● GOAL: Please give the lines from the one containing "Which is further from" through the end of the items as a JSON list of strings, one string per line and blank lines omitted.

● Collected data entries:
===============
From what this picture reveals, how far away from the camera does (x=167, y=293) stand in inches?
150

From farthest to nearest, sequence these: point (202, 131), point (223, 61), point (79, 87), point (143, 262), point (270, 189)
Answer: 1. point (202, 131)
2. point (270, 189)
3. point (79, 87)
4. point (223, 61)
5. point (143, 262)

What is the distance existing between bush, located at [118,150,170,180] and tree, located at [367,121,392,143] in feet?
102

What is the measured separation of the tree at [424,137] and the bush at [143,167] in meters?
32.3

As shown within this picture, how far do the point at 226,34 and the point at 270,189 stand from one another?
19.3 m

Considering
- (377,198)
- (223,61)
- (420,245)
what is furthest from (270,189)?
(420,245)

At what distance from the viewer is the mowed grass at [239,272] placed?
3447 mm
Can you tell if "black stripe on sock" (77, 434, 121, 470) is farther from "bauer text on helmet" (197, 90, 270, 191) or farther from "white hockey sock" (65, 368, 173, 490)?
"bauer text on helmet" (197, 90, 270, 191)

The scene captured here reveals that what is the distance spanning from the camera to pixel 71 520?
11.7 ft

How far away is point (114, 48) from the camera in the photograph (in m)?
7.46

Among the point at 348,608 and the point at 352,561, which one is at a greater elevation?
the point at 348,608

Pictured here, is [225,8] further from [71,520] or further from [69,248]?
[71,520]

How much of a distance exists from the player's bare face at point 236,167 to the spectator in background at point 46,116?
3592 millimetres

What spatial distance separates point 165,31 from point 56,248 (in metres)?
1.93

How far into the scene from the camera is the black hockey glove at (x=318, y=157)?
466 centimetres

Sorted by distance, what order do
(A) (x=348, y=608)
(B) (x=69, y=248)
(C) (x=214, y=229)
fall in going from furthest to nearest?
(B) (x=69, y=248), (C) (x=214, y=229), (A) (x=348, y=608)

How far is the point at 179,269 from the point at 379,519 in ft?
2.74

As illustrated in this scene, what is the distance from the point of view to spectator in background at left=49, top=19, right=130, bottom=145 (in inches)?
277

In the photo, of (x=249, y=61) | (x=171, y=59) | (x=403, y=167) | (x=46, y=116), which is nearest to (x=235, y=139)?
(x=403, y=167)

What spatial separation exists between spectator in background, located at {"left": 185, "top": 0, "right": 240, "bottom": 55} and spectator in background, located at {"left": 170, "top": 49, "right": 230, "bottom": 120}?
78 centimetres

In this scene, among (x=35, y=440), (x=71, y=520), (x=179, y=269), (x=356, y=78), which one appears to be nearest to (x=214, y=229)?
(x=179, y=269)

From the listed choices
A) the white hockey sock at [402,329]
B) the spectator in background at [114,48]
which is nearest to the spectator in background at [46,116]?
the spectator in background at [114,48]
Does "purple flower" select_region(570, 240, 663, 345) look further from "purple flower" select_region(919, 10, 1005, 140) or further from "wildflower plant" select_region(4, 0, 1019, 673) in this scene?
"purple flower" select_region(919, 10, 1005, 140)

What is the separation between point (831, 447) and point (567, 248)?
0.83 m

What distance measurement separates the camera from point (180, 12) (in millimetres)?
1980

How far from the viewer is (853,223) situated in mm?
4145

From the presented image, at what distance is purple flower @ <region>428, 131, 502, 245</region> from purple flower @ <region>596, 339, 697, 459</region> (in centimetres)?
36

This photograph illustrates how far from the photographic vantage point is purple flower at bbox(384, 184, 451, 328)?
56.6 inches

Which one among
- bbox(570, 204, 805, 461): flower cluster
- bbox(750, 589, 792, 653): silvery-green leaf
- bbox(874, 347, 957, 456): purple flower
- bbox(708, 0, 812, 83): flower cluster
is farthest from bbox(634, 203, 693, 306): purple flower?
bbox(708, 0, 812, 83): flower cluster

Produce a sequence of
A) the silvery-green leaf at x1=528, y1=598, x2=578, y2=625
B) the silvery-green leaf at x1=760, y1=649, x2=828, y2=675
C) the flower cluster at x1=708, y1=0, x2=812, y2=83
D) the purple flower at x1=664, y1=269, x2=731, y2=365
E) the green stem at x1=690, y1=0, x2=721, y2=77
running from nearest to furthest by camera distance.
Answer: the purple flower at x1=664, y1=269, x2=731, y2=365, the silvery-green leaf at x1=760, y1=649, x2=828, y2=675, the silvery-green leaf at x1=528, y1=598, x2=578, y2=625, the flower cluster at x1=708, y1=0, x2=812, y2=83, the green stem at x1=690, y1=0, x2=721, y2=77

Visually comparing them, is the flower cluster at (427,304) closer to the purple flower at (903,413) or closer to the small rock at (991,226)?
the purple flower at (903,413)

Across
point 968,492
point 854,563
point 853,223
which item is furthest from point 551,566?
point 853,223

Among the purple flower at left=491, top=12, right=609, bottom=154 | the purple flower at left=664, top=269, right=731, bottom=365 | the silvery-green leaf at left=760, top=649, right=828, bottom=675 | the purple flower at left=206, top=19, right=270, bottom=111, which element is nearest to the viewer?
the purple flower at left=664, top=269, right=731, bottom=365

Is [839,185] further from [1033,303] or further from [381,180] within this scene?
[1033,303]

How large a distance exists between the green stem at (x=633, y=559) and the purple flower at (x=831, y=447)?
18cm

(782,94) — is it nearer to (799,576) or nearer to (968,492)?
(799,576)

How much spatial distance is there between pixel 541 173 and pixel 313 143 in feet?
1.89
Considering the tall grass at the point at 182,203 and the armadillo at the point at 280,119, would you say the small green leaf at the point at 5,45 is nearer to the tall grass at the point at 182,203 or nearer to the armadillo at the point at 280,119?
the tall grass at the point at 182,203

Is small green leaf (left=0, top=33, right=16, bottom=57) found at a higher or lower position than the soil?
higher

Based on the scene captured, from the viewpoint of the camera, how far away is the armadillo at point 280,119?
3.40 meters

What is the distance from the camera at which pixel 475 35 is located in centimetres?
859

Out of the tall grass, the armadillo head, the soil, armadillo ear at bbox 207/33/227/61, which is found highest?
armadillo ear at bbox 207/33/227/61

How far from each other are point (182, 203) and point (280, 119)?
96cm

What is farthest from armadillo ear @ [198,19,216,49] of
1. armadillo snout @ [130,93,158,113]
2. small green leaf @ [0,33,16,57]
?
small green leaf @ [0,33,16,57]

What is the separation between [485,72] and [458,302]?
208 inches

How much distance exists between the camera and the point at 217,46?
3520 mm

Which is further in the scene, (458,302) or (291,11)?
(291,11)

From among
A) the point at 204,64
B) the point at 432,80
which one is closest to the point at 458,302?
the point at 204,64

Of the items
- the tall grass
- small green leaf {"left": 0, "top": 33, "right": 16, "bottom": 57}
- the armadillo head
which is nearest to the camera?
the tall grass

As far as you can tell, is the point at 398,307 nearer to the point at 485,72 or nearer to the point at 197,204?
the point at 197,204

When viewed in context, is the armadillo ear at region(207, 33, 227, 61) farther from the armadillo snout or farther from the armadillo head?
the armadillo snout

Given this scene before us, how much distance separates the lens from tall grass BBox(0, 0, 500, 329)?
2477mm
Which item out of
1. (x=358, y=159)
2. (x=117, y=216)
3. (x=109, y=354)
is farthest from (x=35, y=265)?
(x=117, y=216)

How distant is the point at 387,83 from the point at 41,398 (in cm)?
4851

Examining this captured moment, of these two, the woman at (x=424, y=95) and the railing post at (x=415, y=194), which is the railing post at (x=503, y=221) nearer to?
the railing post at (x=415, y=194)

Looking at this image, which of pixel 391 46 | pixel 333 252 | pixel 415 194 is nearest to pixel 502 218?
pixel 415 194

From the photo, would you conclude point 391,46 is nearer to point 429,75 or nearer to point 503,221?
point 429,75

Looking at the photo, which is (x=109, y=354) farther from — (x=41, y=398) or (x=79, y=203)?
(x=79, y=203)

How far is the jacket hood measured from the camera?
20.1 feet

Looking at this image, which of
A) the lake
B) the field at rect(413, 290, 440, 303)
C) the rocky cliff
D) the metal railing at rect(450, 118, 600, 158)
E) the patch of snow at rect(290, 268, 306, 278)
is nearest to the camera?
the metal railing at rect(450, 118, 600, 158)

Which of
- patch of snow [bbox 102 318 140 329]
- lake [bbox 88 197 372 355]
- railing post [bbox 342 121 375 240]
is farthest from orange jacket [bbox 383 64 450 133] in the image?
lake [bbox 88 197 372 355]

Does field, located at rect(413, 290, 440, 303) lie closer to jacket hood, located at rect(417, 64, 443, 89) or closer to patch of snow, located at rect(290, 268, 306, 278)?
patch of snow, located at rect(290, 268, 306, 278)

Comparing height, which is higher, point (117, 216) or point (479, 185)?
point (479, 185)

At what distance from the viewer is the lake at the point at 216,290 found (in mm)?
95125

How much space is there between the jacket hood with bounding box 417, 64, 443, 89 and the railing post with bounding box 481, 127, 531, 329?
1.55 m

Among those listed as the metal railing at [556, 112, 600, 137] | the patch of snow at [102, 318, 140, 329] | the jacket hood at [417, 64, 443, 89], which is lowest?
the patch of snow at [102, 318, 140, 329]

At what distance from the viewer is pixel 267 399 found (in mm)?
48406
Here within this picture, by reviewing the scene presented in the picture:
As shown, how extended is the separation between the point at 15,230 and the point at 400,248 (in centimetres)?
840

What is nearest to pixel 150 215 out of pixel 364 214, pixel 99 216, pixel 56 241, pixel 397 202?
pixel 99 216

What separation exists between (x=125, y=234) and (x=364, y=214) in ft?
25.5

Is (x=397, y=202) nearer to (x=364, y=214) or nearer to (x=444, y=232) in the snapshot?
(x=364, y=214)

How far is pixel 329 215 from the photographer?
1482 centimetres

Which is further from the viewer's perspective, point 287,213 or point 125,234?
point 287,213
===============
● FINISHED TASK:
[
  "Which is further from the viewer's perspective, point 287,213 or point 125,234?",
  "point 287,213"
]